**PROBLEM STATEMENT**
For this exercise, return exactly the lines of the material below that begin at the one with "A: Giraffe (Giraffa camelopardalis)." and stop after the one with "A: Sequence-level.".

**LISTED RECORDS**
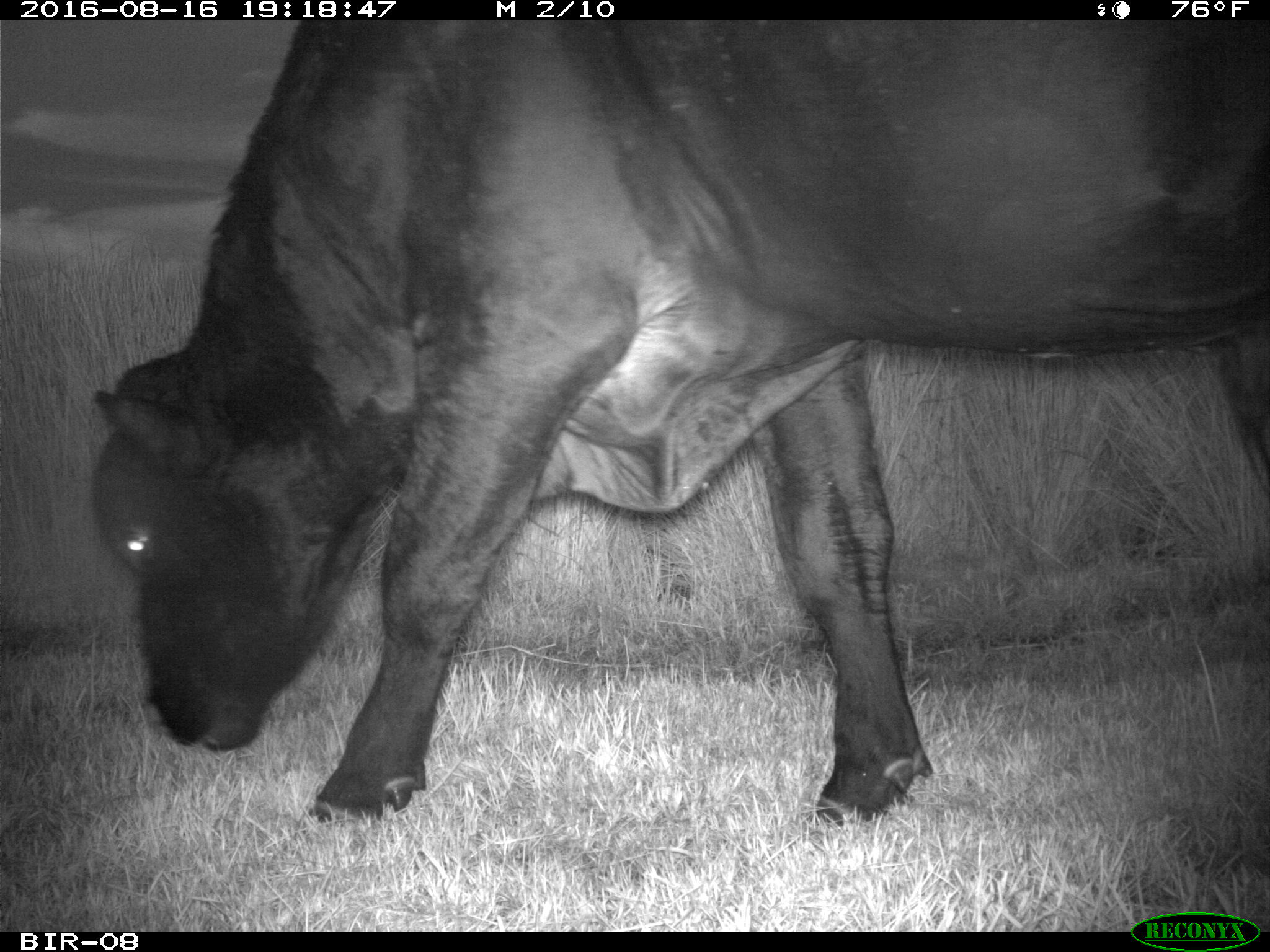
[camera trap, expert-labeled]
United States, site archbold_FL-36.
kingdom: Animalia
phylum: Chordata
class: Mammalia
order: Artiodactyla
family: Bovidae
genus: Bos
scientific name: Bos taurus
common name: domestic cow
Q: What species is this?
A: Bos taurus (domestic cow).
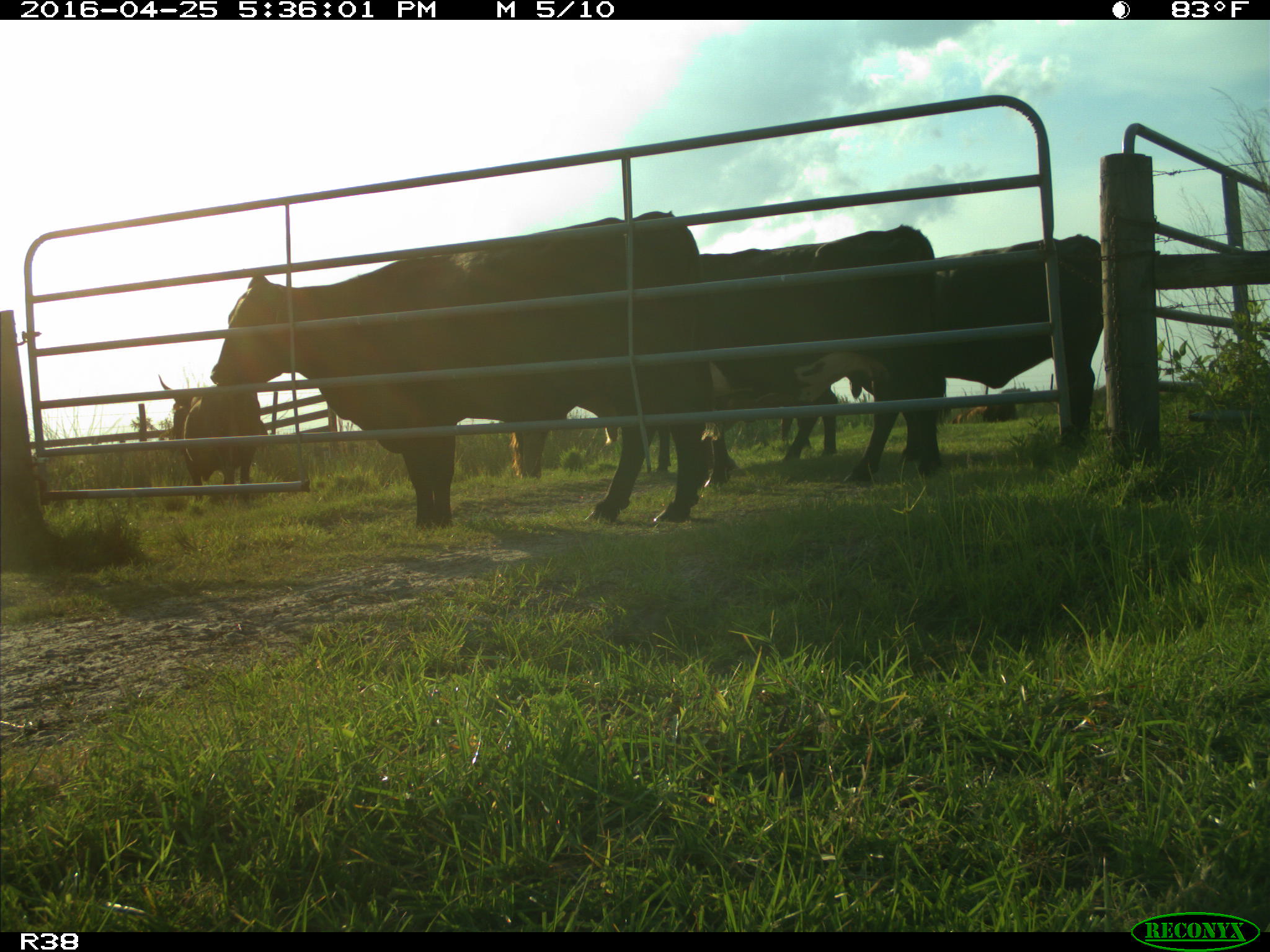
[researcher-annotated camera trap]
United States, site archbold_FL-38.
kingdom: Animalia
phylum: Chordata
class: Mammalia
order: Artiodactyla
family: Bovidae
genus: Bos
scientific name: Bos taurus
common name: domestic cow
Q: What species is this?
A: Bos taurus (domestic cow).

==

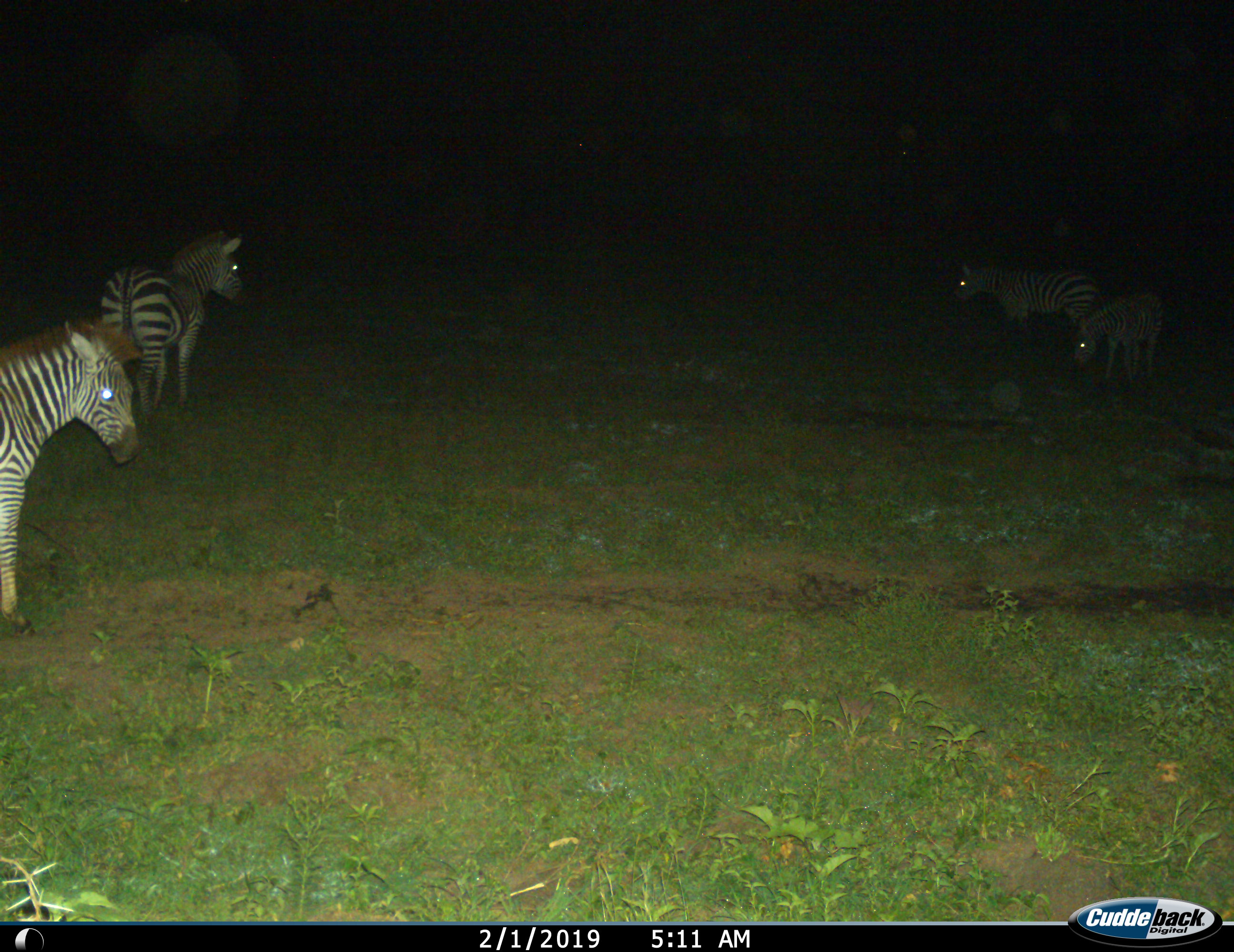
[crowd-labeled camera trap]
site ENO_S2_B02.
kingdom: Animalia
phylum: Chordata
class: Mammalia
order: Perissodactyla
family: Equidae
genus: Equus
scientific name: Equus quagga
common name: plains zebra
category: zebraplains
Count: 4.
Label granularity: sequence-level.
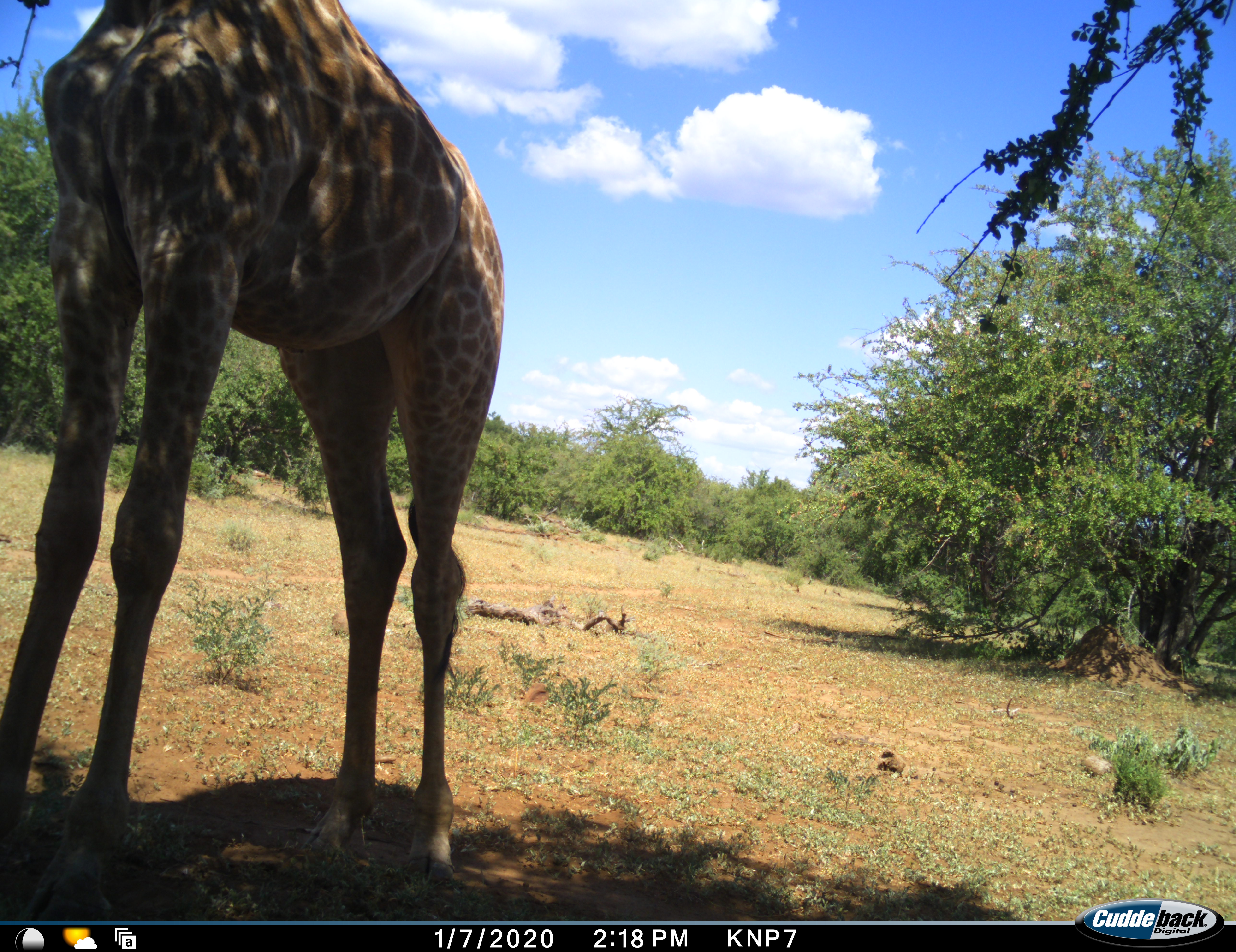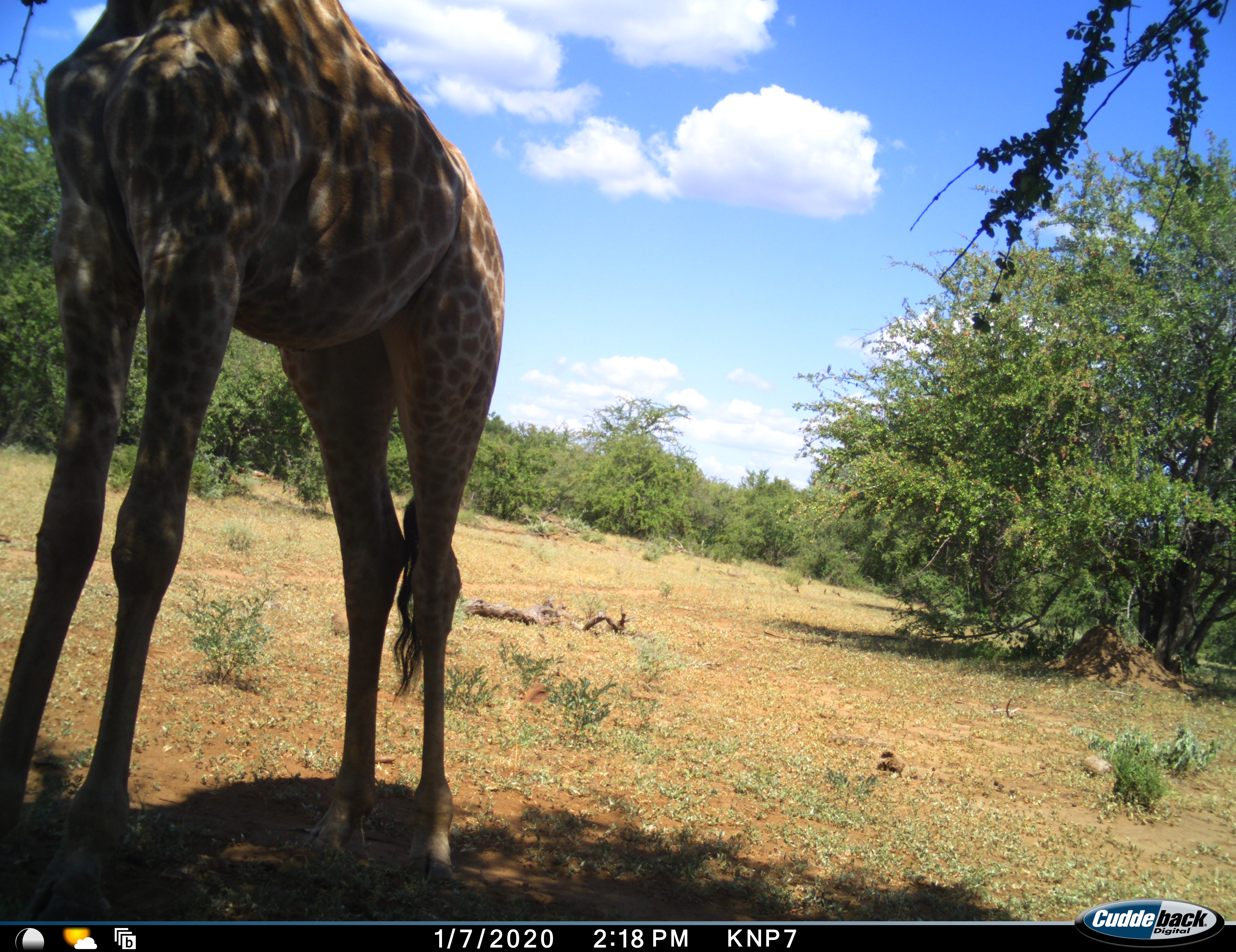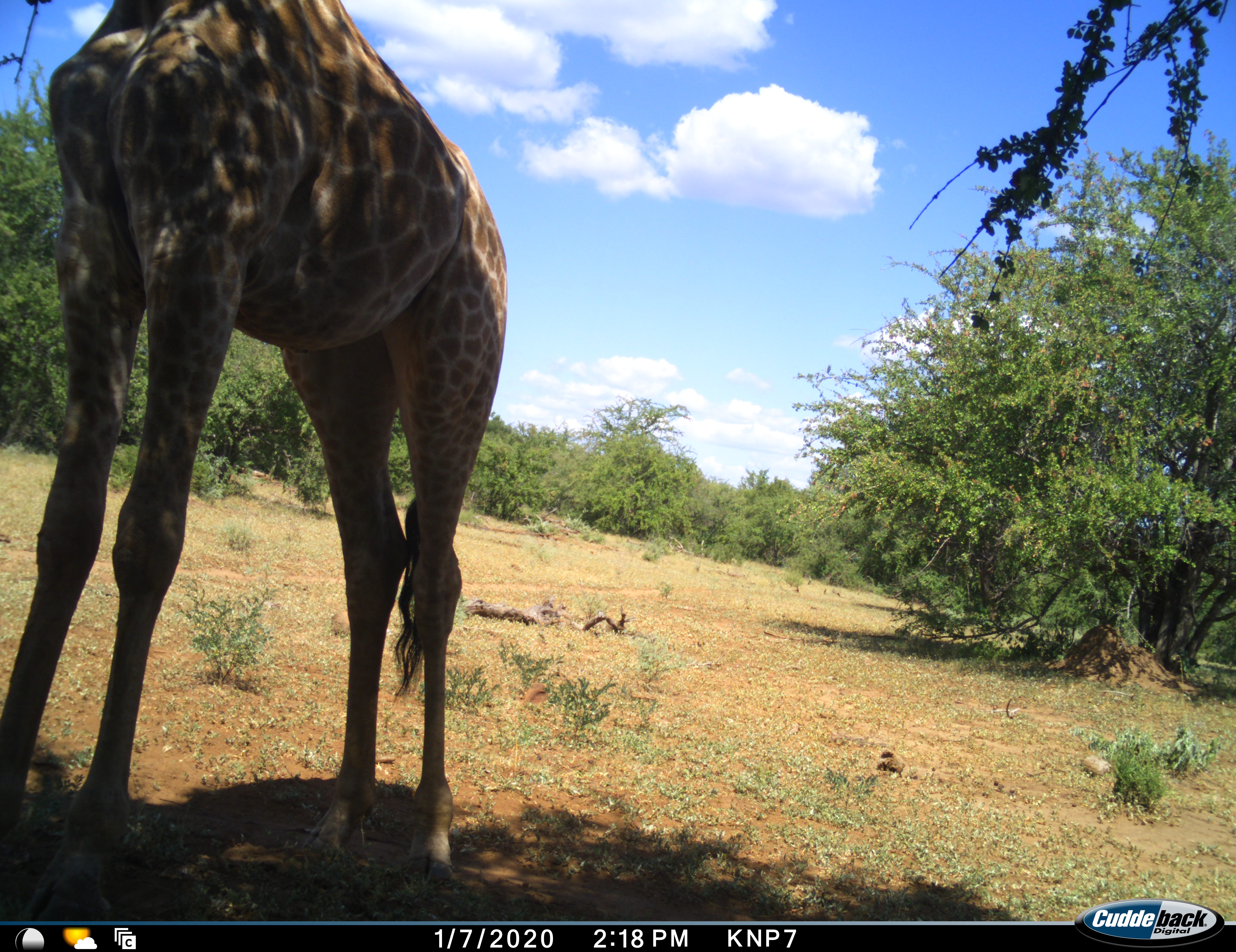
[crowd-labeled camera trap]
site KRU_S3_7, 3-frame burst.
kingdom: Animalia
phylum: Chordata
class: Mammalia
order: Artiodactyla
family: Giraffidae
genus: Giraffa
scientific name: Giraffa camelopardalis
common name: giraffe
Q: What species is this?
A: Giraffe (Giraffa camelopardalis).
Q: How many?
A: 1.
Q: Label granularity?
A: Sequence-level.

**OUTPUT FOR THIS EXERCISE**
A: Giraffe (Giraffa camelopardalis).
Q: How many?
A: 1.
Q: Label granularity?
A: Sequence-level.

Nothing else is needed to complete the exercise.